TASK DESCRIPTION
Rewrite the lines of the listing below, starting at the line that contains "Among the objects" and ending at the line that contains "159 millimetres", both included, as a JSON list of strings with one string per line and blank lines omitted. Include only those lines.

::::::

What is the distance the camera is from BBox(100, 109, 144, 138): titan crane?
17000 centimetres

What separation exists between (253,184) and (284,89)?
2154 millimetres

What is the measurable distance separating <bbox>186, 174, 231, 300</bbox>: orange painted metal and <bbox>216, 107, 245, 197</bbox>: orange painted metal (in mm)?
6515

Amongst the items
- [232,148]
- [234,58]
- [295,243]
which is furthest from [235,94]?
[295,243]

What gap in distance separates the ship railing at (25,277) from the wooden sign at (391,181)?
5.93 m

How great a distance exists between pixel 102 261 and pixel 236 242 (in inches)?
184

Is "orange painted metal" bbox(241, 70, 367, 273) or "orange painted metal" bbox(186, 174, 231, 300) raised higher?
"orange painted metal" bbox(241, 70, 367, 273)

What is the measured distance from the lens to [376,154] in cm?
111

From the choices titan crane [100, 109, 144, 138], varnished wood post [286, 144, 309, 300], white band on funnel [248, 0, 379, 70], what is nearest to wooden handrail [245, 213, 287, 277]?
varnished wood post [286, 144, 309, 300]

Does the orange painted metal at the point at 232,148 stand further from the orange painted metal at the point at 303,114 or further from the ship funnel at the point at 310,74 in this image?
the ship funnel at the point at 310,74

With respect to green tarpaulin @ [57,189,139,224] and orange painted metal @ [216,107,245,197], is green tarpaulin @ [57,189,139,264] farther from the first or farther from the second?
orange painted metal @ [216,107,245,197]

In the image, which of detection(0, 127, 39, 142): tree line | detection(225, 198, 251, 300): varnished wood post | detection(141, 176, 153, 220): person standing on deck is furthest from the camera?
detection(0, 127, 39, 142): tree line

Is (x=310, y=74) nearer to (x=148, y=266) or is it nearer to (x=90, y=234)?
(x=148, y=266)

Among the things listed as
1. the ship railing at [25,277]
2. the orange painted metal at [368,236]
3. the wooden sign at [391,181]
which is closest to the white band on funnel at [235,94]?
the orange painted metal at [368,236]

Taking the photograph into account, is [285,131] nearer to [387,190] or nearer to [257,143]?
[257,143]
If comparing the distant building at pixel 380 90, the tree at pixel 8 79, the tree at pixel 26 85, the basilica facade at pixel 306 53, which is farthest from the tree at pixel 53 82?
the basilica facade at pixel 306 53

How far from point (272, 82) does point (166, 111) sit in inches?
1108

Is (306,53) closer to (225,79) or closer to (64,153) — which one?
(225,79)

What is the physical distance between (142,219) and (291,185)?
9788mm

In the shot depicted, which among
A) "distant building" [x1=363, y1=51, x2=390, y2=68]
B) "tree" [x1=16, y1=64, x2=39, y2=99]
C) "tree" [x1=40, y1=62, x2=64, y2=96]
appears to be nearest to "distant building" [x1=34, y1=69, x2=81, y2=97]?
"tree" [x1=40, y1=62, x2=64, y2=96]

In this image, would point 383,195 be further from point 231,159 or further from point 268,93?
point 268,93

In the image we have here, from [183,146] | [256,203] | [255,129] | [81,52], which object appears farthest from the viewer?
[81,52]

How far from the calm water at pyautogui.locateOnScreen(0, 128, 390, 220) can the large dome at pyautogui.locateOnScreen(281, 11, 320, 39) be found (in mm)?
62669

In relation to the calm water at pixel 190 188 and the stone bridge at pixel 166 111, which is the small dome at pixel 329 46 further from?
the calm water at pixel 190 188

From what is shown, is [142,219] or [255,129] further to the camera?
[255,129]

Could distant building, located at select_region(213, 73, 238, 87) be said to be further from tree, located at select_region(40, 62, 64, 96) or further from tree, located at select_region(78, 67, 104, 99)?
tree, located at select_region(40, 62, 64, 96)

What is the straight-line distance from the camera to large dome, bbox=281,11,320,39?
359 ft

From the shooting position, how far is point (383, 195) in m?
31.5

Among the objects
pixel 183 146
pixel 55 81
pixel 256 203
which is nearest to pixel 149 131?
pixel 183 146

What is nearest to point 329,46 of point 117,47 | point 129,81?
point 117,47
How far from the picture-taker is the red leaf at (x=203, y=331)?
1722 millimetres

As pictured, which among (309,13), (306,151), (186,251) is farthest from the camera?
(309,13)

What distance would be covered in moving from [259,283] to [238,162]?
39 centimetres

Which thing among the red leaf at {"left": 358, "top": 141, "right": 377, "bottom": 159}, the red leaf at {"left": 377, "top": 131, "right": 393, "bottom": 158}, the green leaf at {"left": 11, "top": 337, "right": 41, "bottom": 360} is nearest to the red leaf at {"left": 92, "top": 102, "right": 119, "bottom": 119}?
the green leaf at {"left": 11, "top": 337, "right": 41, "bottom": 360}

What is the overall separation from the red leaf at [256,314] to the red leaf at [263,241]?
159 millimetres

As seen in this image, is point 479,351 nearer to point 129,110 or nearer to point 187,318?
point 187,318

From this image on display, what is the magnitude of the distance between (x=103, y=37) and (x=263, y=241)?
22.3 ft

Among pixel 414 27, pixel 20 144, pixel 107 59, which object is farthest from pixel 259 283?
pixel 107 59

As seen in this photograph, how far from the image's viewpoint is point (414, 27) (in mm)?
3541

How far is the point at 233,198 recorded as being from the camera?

::::::

COMPLETE RESPONSE
[
  "Among the objects",
  "pixel 183 146",
  "pixel 55 81",
  "pixel 256 203",
  "which is nearest to pixel 149 131?",
  "pixel 183 146",
  "What is nearest to point 329,46 of point 117,47 | point 129,81?",
  "point 117,47",
  "How far from the picture-taker is the red leaf at (x=203, y=331)?",
  "1722 millimetres",
  "As pictured, which among (309,13), (306,151), (186,251) is farthest from the camera?",
  "(309,13)",
  "What distance would be covered in moving from [259,283] to [238,162]?",
  "39 centimetres",
  "Which thing among the red leaf at {\"left\": 358, \"top\": 141, \"right\": 377, \"bottom\": 159}, the red leaf at {\"left\": 377, \"top\": 131, \"right\": 393, \"bottom\": 158}, the green leaf at {\"left\": 11, \"top\": 337, \"right\": 41, \"bottom\": 360} is nearest to the red leaf at {\"left\": 92, \"top\": 102, \"right\": 119, \"bottom\": 119}?",
  "the green leaf at {\"left\": 11, \"top\": 337, \"right\": 41, \"bottom\": 360}",
  "What is the overall separation from the red leaf at [256,314] to the red leaf at [263,241]?",
  "159 millimetres"
]